Per l’anno che si sta concludendo, il governo riuscirà probabilmente a non sforare il 3 per cento del deficit in rapporto al Pil, grazie alle modifiche introdotte dall’Istat con il passaggio al nuovo sistema dei conti nazionali. La  rivalutazione del prodotto, ma soprattutto l’esclusione dagli interessi passivi degli oneri sui contratti derivati hanno, infatti, evitato una ricaduta nella procedura per deficit eccessivi per violazione del Patto di stabilità e crescita.

Archiviata la pratica, l’attenzione si è spostata sui disegni di legge Stabilità e Bilancio, che l’articolo 7 della legge 196/2009 prevede siano presentati alle Camere entro il 15 ottobre, ma che sono approdati in Parlamento solo nella giornata di sabato 25.

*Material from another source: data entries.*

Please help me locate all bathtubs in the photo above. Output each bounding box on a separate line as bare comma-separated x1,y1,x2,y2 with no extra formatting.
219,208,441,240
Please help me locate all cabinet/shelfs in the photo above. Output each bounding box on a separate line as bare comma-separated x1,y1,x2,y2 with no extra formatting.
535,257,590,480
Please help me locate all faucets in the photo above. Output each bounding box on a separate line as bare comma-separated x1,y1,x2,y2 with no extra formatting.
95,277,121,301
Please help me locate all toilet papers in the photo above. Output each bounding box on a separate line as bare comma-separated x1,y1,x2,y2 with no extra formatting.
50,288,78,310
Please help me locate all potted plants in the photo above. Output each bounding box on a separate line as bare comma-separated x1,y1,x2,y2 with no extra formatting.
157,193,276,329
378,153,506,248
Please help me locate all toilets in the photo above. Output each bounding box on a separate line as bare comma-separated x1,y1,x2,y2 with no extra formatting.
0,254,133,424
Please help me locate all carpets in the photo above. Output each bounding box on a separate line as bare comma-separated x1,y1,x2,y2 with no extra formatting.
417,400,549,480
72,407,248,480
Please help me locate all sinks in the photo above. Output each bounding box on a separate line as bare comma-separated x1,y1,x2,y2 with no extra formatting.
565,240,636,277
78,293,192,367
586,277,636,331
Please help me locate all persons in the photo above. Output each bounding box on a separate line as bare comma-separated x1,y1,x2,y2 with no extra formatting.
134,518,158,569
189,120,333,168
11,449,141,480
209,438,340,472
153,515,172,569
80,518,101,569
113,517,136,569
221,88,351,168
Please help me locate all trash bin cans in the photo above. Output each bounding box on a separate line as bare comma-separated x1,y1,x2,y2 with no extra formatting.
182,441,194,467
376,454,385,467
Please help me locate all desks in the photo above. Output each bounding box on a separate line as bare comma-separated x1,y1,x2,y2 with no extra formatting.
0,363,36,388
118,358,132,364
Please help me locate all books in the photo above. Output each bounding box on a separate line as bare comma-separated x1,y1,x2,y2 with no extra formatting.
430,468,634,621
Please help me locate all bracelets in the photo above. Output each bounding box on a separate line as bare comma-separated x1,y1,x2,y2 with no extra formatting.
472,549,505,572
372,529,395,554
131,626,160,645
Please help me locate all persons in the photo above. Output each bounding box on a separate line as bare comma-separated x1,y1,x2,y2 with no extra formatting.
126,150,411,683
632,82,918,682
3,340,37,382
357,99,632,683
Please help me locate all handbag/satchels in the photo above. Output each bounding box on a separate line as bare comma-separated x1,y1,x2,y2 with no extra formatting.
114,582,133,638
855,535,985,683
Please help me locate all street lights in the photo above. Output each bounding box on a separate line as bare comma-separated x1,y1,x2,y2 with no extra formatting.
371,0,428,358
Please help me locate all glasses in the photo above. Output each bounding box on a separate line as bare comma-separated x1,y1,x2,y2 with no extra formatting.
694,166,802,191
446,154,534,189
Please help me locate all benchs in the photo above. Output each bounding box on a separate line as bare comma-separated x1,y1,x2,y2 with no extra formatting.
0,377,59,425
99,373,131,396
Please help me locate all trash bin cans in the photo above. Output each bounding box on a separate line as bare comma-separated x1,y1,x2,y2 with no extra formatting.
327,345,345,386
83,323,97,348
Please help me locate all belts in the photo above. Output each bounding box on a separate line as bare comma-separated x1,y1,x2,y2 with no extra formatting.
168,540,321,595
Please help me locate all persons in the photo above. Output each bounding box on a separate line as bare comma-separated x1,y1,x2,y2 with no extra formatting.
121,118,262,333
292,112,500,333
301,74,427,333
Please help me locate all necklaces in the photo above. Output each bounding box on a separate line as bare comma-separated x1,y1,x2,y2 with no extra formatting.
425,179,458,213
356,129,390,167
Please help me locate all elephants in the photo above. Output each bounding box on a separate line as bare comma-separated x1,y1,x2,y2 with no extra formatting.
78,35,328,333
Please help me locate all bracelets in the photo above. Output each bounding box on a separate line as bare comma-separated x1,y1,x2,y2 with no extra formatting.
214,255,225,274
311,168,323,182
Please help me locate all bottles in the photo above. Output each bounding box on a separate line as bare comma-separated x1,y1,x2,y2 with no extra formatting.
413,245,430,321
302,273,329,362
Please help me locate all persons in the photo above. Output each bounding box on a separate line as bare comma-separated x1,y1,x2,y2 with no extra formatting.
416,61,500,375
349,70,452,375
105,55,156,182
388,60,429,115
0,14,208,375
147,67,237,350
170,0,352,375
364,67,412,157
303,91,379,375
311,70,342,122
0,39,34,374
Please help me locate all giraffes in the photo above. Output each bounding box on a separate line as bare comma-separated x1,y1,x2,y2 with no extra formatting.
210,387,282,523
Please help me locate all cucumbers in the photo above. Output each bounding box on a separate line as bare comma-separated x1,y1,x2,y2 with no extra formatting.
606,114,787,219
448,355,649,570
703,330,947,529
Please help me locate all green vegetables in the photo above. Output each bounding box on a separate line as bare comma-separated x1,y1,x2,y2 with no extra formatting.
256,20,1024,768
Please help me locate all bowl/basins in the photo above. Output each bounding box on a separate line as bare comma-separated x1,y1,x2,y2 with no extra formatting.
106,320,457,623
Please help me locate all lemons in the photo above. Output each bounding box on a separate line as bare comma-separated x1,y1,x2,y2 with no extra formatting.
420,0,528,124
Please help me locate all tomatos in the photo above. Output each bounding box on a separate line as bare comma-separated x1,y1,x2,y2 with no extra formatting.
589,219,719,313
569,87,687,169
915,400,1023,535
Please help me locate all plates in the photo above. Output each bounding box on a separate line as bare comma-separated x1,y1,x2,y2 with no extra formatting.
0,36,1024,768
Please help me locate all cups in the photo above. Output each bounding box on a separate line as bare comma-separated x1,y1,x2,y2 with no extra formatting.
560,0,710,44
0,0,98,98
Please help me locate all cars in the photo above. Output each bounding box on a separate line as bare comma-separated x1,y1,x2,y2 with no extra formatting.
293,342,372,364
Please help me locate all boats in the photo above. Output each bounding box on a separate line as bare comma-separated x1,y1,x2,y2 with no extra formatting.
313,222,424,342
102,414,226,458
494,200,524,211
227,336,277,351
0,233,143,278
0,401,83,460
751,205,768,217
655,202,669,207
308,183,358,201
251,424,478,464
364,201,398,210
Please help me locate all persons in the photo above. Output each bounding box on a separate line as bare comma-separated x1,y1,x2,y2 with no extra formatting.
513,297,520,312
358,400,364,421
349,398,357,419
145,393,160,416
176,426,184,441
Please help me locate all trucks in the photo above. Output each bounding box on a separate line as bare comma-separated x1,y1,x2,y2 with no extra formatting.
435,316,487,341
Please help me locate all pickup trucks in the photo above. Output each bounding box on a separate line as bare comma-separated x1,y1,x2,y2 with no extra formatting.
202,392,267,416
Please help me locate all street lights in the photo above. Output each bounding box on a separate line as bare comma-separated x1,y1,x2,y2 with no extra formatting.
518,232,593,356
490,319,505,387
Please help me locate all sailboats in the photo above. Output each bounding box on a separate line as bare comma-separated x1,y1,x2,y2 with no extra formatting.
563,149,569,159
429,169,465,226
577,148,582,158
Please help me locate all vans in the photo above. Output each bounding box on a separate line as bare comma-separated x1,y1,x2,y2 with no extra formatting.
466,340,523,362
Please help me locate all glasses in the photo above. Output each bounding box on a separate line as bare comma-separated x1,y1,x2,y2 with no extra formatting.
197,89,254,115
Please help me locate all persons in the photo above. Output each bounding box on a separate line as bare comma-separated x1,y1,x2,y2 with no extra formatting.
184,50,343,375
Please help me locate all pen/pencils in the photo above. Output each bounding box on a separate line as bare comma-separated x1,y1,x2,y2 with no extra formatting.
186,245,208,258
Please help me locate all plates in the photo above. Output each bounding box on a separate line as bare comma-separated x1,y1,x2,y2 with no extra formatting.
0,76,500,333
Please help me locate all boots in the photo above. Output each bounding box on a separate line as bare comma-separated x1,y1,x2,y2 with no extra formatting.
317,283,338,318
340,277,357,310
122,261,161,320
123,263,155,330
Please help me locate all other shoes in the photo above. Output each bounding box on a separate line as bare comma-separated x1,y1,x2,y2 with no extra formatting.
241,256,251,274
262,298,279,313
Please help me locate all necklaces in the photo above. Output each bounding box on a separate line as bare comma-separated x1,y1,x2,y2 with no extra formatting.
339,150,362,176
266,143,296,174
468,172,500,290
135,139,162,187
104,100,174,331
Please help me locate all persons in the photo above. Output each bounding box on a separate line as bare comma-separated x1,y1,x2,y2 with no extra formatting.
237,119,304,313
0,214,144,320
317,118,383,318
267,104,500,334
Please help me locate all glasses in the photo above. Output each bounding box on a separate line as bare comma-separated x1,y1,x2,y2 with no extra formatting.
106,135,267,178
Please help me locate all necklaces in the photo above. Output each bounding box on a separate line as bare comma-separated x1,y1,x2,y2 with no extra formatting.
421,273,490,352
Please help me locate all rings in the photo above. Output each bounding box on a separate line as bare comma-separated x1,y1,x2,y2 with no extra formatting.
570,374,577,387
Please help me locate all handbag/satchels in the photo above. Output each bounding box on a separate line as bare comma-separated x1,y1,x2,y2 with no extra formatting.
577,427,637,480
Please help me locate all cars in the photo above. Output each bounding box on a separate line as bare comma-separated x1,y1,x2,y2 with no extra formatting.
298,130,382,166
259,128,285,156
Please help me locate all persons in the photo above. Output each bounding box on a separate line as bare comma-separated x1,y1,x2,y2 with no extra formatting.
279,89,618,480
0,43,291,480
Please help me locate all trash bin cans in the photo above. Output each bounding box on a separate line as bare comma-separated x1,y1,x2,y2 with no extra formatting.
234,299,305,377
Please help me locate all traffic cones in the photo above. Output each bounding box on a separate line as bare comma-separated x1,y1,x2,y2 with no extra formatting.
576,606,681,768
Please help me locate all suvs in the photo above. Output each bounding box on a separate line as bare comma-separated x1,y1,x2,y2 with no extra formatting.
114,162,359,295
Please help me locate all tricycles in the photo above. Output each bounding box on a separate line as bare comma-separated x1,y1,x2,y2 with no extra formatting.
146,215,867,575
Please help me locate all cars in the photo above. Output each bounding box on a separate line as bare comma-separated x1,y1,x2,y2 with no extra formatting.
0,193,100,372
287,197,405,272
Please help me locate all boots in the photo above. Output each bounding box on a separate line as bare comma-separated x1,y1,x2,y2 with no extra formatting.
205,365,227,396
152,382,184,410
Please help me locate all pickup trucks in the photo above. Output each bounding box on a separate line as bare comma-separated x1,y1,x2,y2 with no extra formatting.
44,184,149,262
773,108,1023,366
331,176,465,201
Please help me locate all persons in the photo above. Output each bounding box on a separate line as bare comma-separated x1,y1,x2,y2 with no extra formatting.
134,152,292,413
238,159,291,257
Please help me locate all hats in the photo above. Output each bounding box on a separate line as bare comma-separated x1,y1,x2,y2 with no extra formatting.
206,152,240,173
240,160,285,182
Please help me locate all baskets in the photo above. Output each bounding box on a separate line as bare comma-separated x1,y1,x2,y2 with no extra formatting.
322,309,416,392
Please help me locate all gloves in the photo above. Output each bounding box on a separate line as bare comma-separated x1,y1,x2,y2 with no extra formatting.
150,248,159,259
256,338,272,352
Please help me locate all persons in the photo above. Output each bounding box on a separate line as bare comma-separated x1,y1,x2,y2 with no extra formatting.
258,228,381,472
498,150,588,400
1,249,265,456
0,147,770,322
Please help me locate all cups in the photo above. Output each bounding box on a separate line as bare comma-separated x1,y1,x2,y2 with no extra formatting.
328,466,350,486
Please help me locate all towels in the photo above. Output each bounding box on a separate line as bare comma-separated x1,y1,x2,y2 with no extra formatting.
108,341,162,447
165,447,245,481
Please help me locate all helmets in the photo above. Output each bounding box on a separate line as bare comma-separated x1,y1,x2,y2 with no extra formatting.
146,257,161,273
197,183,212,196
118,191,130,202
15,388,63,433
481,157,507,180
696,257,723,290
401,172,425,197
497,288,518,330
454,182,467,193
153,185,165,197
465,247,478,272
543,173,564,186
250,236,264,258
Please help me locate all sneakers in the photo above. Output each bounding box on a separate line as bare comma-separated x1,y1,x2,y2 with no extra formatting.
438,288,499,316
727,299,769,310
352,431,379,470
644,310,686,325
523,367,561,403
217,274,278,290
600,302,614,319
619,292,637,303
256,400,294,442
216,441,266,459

Contemporaneamente, secondo il calendario previsto dal regolamento UE n. 473/2013 in vigore dallo scorso anno, il Governo ha anche trasmesso a Bruxelles il Documento programmatico di bilancio (DPB).

Al termine di 10 giorni, durante i quali la Commissione europea ha contestato all’Italia la deviazione dal percorso di aggiustamento verso l’obiettivo di medio termine (il pareggio di bilancio strutturale, cioè al netto degli effetti negativi del ciclo economico), la Ragioneria Generale dello Stato ha esitato ad apporre il visto di conformità (“bollinatura”) e il Quirinale ha preso tempo per controfirmare i provvedimenti, i due disegni di legge hanno finalmente visto la luce.

Nel frattempo – con un numero degno dei migliori illusionisti – vuoi per le pressioni dall’Europa, vuoi per le obiezioni del Ragioniere Generale, i numeri sono cambiati e non è più la manovra da 36 miliardi di euro, di cui 11 di spesa a deficit, che Renzi aveva orgogliosamente illustrato a suon di slide nella conferenza stampa del 15 ottobre e di cui si è parlato per diversi giorni.

Tanto per fare un esempio, la decontribuzione integrale della componente lavoro dall’Irap farà risparmiare alle imprese 2,7 miliardi e non 5 come promesso.

Il nodo principale resta, però, quello delle coperture, in quanto i tagli alla spesa dello Stato centrale e degli enti locali, il recupero dall’evasione fiscale, i proventi dalla tassazione delle slot machine e delle rendite, appaiono fin troppo aleatori.

Sono elevate, quindi, le probabilità che scattino le clausole di salvaguardia che consistono in aumenti delle aliquote Iva e delle accise sui carburanti.
Se ciò avvenisse, il taglio delle tasse sarebbe finanziato con nuove tasse, senza presumibili effetti redistributivi.

Ciò non sembra aver scalfito l’ottimismo del Governo che ha risposto alla Commissione europea difendendo il proprio operato e proponendo come contropartita una riduzione dello 0,3 del deficit/Pil.

Il clima della Leopolda sembra aver contagiato anche il Ministero dell’Economia e non è da escludere di vedere il ministro Padoan, con le treccine rasta, aggirarsi per i corridoi di via XX Settembre intonando Everything’s gonna be alright. Sperando che gli italiani ci credano.